- [Instructions to follow] For this exercise, return only the lines in the records below from the one holding "Circus Security Carnival" through the one holding "IMO if a woman", including both, exactly as they appear and without pictures.
BEGIN Data under study
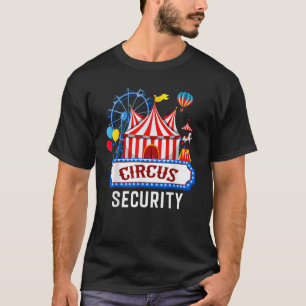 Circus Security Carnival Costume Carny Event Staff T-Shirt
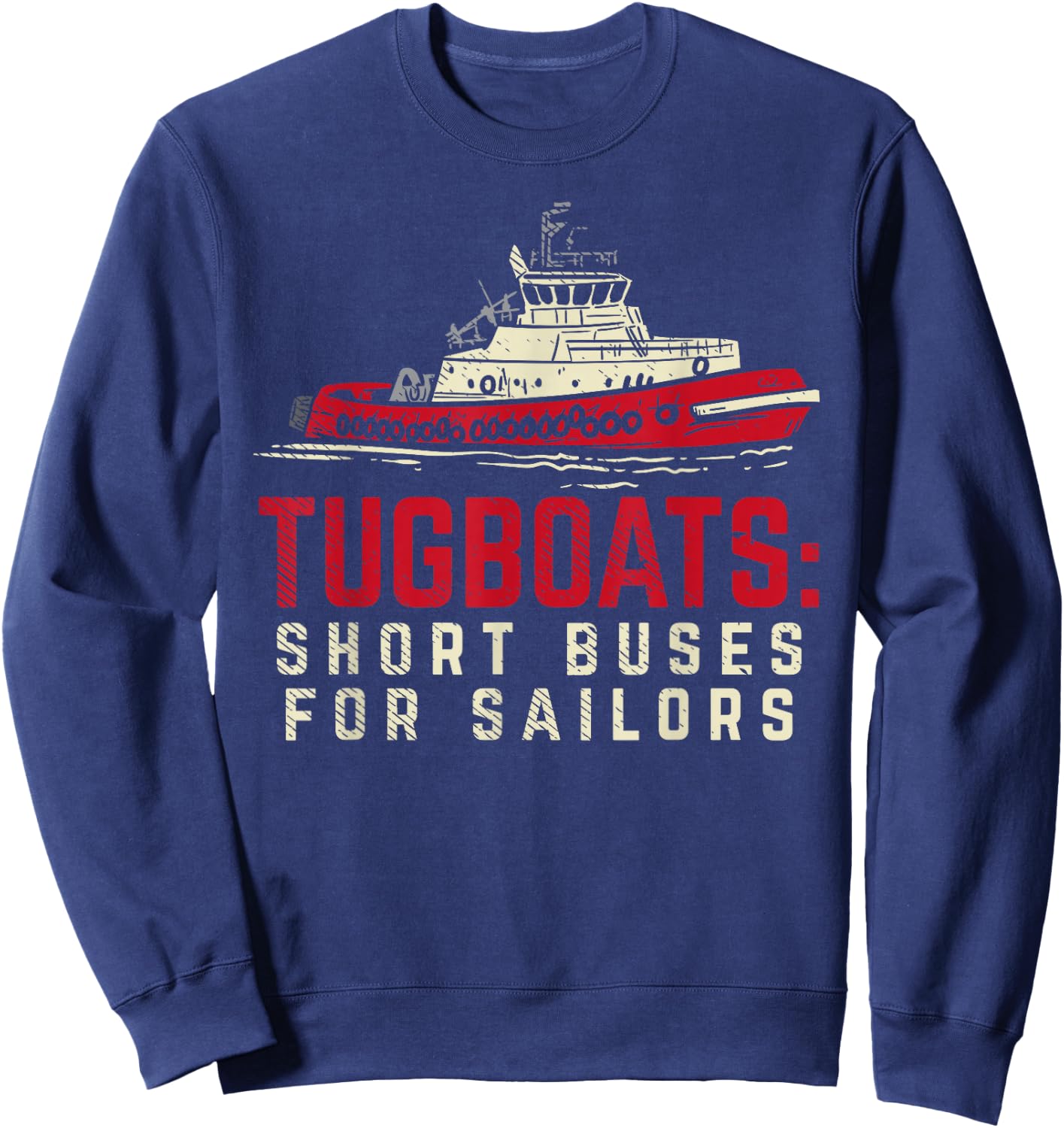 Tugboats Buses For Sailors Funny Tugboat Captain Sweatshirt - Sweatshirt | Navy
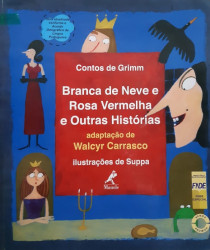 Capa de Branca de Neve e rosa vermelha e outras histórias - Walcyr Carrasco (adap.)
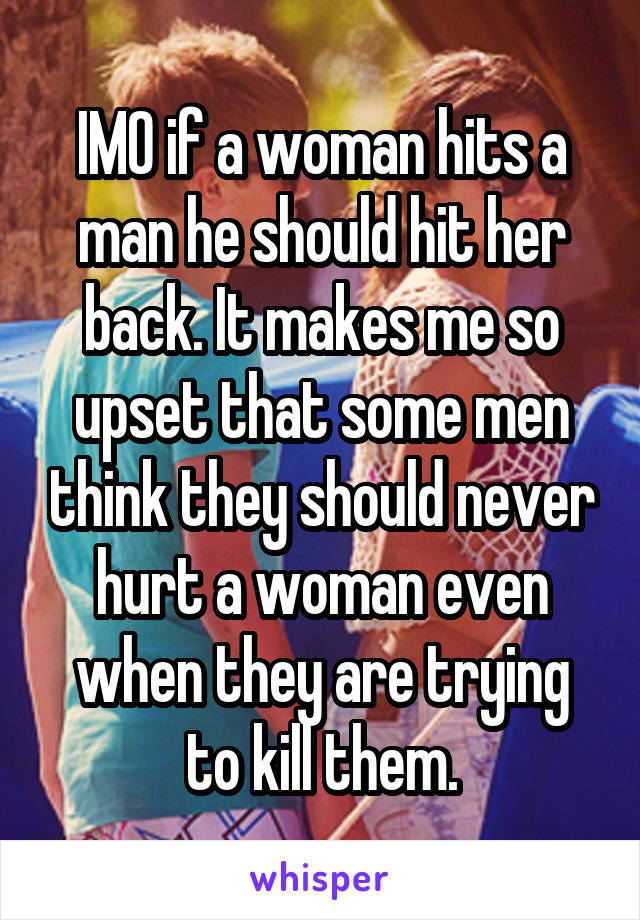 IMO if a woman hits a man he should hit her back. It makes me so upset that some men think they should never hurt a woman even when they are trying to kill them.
END Data under study
BEGIN Data under study
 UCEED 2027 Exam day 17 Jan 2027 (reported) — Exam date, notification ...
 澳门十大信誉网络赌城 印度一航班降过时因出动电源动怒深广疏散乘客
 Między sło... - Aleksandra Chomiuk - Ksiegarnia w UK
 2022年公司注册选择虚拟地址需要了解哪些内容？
END Data under study
BEGIN Data under study
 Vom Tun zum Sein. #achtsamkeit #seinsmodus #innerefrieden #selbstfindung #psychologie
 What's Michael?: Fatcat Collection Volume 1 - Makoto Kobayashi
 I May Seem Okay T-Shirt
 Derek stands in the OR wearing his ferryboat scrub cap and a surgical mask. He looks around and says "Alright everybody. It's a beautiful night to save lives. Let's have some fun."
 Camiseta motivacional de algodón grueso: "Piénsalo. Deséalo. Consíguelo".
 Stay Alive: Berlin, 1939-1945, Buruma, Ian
END Data under study
- [Response area]
 Circus Security Carnival Costume Carny Event Staff T-Shirt
 Tugboats Buses For Sailors Funny Tugboat Captain Sweatshirt - Sweatshirt | Navy
 Capa de Branca de Neve e rosa vermelha e outras histórias - Walcyr Carrasco (adap.)
 IMO if a woman hits a man he should hit her back. It makes me so upset that some men think they should never hurt a woman even when they are trying to kill them.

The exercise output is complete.